[PROVIDED RECORDS]
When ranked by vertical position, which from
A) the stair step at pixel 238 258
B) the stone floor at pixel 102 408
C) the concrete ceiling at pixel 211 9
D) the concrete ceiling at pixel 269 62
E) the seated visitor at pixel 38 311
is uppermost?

[DESCRIPTION OF THE TASK]
Copy every line of the records above, character for character and in the same order.

[TASK RESPONSE]
When ranked by vertical position, which from
A) the stair step at pixel 238 258
B) the stone floor at pixel 102 408
C) the concrete ceiling at pixel 211 9
D) the concrete ceiling at pixel 269 62
E) the seated visitor at pixel 38 311
is uppermost?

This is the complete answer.